- [STATED EXERCISE 1]:
Answer these questions using the excise duty judgment:
(a) What brand name does the appellants' pan masala bear?
(b) In which two places, besides the one in this case, do the appellants have factories?
(c) According to the Order-in-Original, what reason did Shri Hanumantha Rao give for why the product cannot be consumed straight away?
- [STATED EXERCISE 2]: Edit the part of the excise duty judgment starting with "2. Appellants are" and going on through "within their factory.", replacing "show cause notices" with "formal notices".
- [STATED EXERCISE 3]: Proceed with the excise duty judgment from the point where it stops.

- [TEXT SEGMENT]:
JUDGMENT
S.L.Peeran
1. All these appeals raise a common question of law and facts and arising from three Order-in-Original namely 30, 31, 32/2000-C.Ex.dated 31.10.2000 passed by the Commissioner of Customs & Central Excise, Hyderabad-III division.
2. Appellants are manufactures of ‘Pan Masala’ bearing the brand name ‘Manikachand Gutka’ falling under chapter sub-heading 2106.00 of Central Excise Tariff Act, 1985. They were issued with show cause notices alleging that they had manufactured and cleared ‘Chewing Tobacco/Zarda’ and the same was liable to be classified under heading 2404.49 and 1996-97 under chapter sub-heading 2404.40. The allegation was that the same was captively used in the manufacture of ‘pan masala’ within their factory.
3. The appellants took the view that the said product was an intermediate product and not capable of consuming and it was in a non-consumable nature/character. It was stated that the intermediate product had to undergo several other processes for the purpose of making it consumable. They contended that the item being not in a marketable stage cannot be charged to duty and they also claim that the process of production of pan masala, tobacco looses its identity and ceases to exit and were covered by notification No. 67/95 dated 16.3.95. They further pleaded that they have factories at Pune and Vadadora wherein similar proceedings had been initiated for levy for duty on this intermediate product. Appellants brought to the notice of the respective Commissioners that it was not in a consumable stage and not goods. The Commissioners by independent orders dropped the show cause notice and demand. In view of this submission, the earlier order passed by the Commissioner holding this item as ‘goods’ was remanded for de novo consideration. On de novo consideration, again the Commissioner has upheld the proceedings. In para-39 in Order-in-original No.30/2000, the Commissioner has drawn inference of the marketability solely on the basis of her own basis without any evidence on record. Despite the fact that two of the revenue witnesses namely Shri Hanumantha Rao and Shri Vijaya Kumar had clearly stated before her during the course of cross examination that the item cannot be consumed, but the Ld. Commissioner cast suspicion on the said statements holding that the statements cannot be accepted as they had not discharged (SIC) of the duty evasion. Paras-39 to 43 of the Order-in-Original No.30/2000 is reproduced herein below:-
39) Regarding consumability of the product, Shri Hanumantha Rao stated that it cannot be consumed straight away as it contains more perfumes. The reason given by Shri Hanumantha Rao is quiet contrary to the claim of Dhariwal who claim that the product is not consumable as it contains an over does of quimam. Sri Vijay Kumar states that to the best of his knowledge it cannot be consumed as such and he did not give any reasons as to why it cannot be consumed. it is surprising to note that none of them tasted the sample as seen from the record of personal hearing but offered their opinion peremptorily on the chewability or consumability of the same.

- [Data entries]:
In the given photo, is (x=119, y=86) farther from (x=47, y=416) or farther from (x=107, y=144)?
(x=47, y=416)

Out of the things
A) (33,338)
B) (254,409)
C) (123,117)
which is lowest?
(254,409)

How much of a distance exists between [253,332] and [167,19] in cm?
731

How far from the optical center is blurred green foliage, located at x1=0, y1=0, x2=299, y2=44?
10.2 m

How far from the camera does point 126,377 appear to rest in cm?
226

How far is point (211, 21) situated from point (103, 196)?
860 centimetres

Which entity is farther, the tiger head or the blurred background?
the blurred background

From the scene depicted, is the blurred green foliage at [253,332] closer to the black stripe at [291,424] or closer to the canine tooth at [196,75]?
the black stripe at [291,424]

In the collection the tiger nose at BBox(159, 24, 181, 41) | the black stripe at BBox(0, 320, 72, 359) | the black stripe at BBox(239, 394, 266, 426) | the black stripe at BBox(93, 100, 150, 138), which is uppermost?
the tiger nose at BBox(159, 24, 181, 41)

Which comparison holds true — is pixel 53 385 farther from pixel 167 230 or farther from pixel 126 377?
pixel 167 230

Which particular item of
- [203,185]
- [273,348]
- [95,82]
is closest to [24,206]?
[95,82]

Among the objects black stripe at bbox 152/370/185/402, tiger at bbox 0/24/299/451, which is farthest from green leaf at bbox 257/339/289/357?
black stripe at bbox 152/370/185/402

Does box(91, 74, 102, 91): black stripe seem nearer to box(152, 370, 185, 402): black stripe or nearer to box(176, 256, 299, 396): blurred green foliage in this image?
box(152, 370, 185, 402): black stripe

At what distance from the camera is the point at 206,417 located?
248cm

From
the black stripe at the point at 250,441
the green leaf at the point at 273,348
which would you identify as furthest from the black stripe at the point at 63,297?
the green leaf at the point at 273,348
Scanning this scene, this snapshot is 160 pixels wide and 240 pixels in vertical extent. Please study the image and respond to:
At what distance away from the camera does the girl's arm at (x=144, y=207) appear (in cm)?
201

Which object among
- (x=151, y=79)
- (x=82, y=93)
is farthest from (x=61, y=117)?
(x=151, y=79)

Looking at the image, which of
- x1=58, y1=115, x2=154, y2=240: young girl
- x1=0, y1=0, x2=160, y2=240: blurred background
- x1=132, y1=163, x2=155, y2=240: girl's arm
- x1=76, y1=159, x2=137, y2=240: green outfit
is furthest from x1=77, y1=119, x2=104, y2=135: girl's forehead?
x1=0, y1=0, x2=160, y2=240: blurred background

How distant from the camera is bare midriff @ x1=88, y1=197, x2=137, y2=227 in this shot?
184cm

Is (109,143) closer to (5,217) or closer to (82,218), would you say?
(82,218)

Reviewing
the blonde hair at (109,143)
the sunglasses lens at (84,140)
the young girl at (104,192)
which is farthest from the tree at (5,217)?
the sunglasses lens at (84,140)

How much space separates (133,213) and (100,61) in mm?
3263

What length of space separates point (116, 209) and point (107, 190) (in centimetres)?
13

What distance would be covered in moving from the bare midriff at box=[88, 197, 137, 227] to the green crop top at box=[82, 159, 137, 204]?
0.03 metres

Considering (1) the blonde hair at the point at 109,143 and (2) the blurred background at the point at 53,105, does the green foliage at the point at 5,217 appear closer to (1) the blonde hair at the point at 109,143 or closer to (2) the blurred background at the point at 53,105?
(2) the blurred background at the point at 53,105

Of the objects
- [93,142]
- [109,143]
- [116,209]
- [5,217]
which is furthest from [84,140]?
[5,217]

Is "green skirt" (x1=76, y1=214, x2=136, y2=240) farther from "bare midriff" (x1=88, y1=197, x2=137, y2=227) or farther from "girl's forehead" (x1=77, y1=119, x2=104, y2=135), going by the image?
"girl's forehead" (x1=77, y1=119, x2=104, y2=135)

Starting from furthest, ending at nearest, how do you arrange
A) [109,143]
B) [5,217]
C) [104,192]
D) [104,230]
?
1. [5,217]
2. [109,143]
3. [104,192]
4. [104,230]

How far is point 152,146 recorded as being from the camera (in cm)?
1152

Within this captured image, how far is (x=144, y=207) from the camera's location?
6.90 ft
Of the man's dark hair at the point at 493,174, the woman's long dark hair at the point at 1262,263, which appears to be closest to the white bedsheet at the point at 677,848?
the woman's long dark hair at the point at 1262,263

--

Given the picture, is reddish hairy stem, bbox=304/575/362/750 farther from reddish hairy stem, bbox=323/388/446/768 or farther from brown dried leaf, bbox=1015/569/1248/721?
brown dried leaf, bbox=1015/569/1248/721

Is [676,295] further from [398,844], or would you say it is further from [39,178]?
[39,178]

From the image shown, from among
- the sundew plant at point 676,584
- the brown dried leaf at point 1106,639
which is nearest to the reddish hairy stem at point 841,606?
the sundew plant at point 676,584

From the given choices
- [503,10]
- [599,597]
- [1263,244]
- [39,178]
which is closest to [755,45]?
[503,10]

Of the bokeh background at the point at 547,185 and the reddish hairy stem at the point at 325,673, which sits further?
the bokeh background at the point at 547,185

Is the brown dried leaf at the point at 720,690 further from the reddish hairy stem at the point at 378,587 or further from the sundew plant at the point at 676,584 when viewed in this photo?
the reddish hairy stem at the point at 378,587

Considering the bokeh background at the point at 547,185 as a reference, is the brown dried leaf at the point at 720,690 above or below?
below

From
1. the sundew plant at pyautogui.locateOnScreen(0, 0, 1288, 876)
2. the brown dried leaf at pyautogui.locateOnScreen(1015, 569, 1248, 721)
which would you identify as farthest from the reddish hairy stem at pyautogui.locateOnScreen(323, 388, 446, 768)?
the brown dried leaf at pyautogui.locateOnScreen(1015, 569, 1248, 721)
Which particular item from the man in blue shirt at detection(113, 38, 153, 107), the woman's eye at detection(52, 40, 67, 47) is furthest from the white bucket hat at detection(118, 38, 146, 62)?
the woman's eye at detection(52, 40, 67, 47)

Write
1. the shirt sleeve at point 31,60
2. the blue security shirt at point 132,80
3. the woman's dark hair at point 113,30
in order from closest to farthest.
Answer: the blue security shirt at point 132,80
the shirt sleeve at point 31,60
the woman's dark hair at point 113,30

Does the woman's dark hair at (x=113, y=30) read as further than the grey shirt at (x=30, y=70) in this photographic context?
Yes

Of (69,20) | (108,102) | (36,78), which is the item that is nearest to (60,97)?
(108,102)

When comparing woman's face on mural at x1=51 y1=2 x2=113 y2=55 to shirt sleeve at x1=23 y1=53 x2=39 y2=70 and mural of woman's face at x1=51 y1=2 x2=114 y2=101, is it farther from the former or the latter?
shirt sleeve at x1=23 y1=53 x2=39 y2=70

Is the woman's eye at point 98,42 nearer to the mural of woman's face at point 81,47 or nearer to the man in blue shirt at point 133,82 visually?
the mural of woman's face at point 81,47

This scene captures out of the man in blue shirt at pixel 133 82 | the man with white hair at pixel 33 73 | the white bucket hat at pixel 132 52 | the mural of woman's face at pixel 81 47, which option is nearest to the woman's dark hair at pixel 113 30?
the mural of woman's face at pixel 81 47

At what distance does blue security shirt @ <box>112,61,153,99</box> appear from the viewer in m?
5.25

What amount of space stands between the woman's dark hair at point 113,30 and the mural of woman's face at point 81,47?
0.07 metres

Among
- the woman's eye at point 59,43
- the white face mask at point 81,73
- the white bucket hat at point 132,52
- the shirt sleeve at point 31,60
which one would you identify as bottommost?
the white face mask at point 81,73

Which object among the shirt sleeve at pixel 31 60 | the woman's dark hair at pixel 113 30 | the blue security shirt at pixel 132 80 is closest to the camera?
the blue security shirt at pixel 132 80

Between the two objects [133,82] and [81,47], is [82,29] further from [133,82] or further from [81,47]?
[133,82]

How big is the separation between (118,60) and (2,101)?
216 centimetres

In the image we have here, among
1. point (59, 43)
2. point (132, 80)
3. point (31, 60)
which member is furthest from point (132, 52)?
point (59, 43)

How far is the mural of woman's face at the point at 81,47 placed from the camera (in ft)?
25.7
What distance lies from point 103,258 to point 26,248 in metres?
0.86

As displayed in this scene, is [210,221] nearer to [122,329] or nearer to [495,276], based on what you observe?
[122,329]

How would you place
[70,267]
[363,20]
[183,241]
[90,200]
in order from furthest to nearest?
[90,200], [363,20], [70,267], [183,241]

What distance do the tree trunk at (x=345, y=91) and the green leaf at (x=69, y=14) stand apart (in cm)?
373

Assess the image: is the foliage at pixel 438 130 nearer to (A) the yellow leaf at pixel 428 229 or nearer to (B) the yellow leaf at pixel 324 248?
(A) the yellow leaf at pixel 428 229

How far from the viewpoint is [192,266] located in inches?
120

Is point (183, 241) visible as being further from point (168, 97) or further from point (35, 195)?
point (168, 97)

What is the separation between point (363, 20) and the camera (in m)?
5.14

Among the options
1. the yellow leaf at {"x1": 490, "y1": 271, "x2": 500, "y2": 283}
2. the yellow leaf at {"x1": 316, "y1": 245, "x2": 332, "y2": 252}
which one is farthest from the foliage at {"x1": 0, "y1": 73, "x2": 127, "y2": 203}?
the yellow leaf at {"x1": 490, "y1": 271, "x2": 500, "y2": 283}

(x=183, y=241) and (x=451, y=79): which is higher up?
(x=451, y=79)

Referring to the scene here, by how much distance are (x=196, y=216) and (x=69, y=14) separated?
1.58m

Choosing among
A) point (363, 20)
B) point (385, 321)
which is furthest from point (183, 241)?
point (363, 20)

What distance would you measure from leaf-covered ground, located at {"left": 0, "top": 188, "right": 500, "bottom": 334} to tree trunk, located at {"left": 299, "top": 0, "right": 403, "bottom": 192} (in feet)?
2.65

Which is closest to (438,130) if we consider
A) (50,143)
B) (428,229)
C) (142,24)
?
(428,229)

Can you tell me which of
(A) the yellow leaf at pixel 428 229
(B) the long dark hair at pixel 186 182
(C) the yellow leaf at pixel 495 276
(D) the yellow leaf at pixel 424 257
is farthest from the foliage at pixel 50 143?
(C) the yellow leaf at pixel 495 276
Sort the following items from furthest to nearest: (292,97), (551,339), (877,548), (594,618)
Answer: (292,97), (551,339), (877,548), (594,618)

- [FINAL ANSWER 1]:
(a) ‘Manikachand Gutka’
(b) Pune and Vadadora
(c) It contains more perfumes.

- [FINAL ANSWER 2]:
2. Appellants are manufactures of ‘Pan Masala’ bearing the brand name ‘Manikachand Gutka’ falling under chapter sub-heading 2106.00 of Central Excise Tariff Act, 1985. They were issued with formal notices alleging that they had manufactured and cleared ‘Chewing Tobacco/Zarda’ and the same was liable to be classified under heading 2404.49 and 1996-97 under chapter sub-heading 2404.40. The allegation was that the same was captively used in the manufacture of ‘pan masala’ within their factory.

- [FINAL ANSWER 3]:
40) It is well known that in the eye of law, an expert is one who has acquired specialized knowledge, skill or experience in any branch of science, trade of profession. As observed by the Supreme Court in Haji Mohammed v. State of West Bengal (AIR 1959 SC 488) the Court can refuse to place its reliance on the opinion of an expert which is unsupported by any reason. Export’s opinion, being weak and infirm in nature particularly when not supported by reasons, cannot from the sole basis of conviction unless substantially corroborated by other independent evidence (The Tribunal in the case of Orbital Enterprises v. CC, 1990 (46) ELT 71 (T) followed and applied the above judgement of S.C.).
41) In such a case, it is unsafe to base any finding solely on the basis of an expert’s opinion without substantial corroboration. The opinion of an expert has to e treated like evidence of any other witnesses and does not stand on a higher footing. Therefore, under the circumstances and facts, I do not give any credence to the opinions given by the two dealers in respect of Chewing Tobacco processed by Dhariwal.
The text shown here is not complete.